--- GIVEN MATERIAL Enclosed Below ---

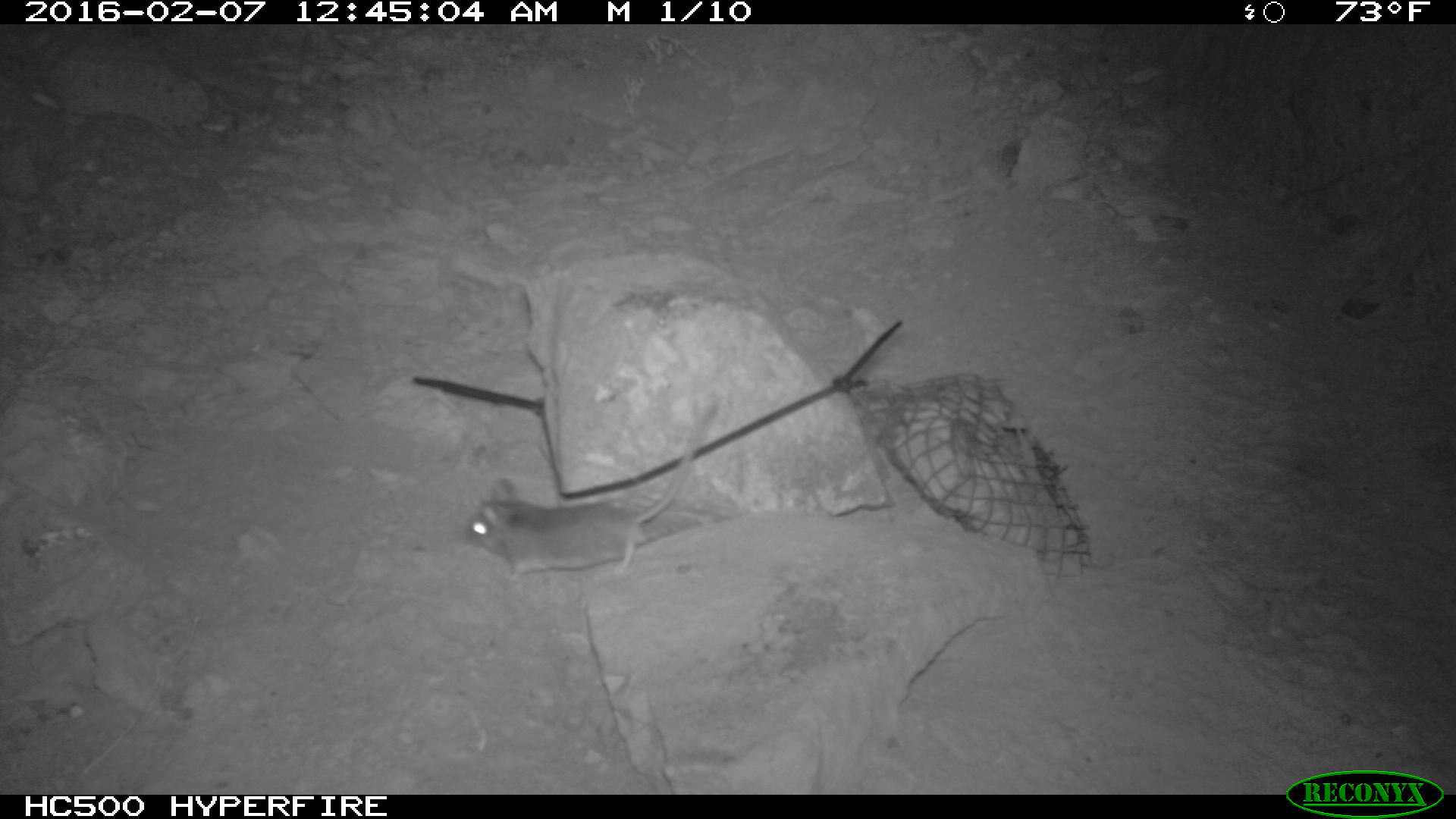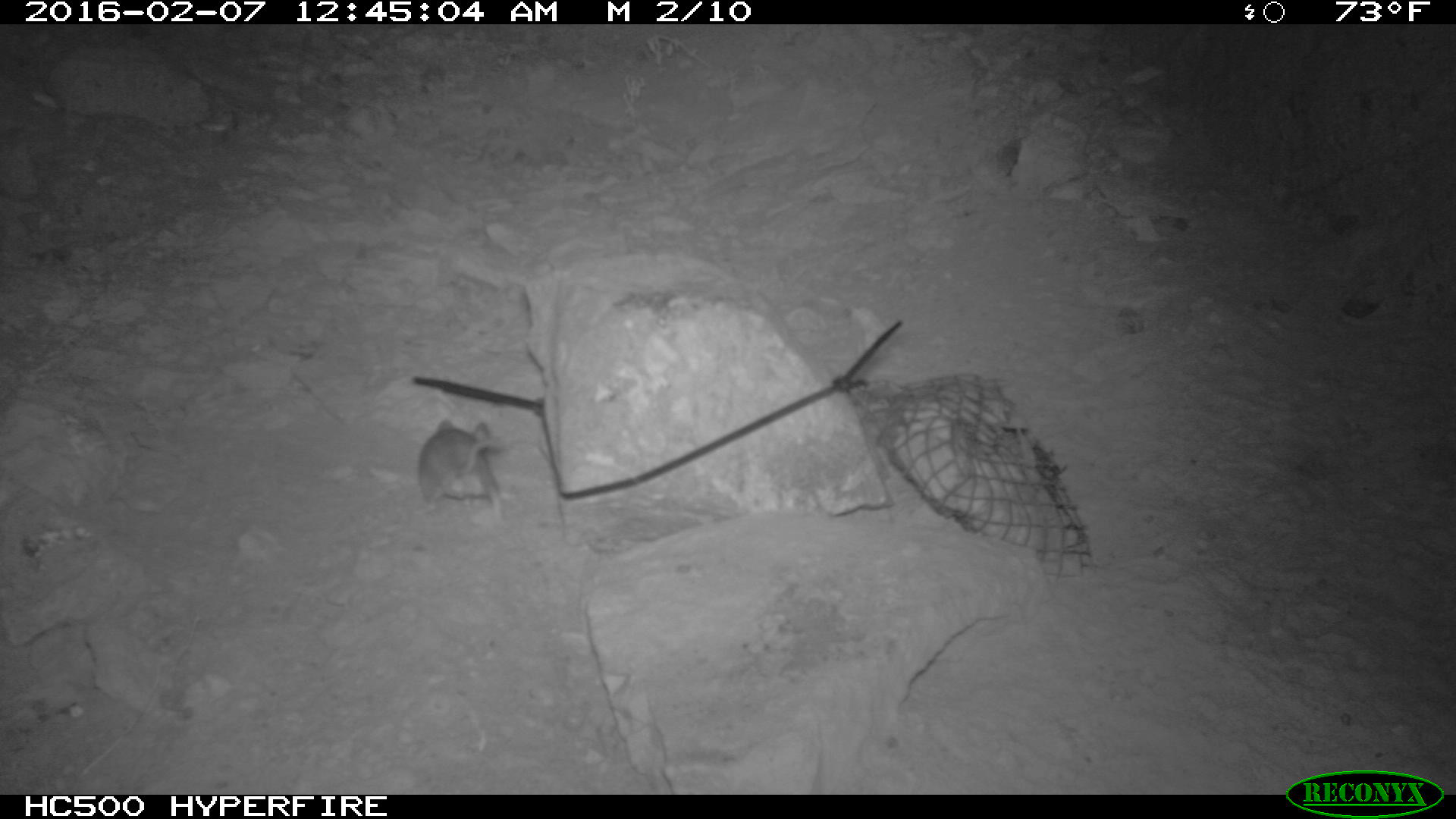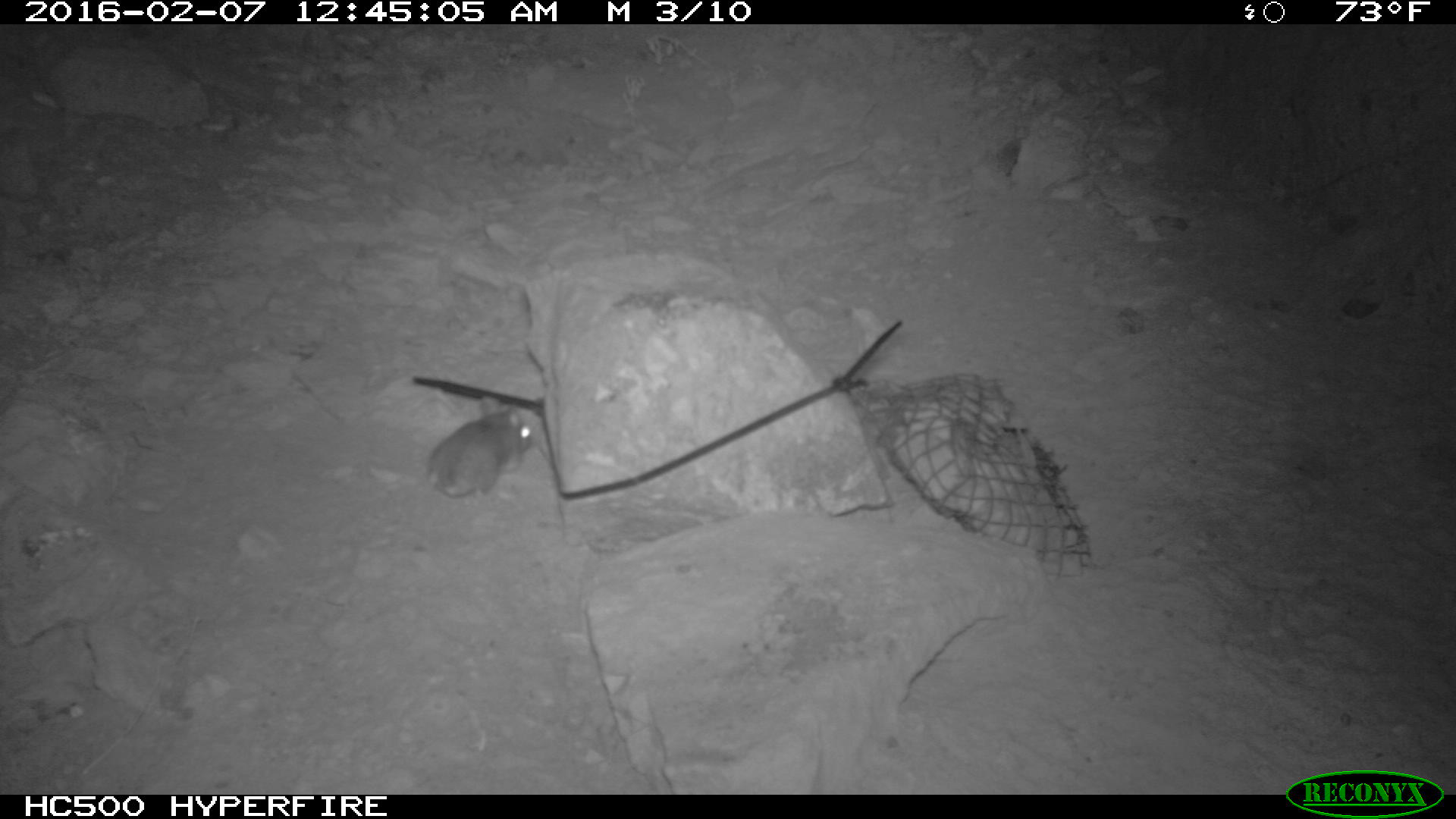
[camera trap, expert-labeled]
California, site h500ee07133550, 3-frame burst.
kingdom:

--- End of Enclosed GIVEN MATERIAL ---

→ INSTRUCTIONS TO FOLLOW:
Your copy of the data should match it exactly, apart from the images, which are omitted.

→ WRITTEN SOLUTION:
[camera trap, expert-labeled]
California, site h500ee07133550, 3-frame burst.
kingdom:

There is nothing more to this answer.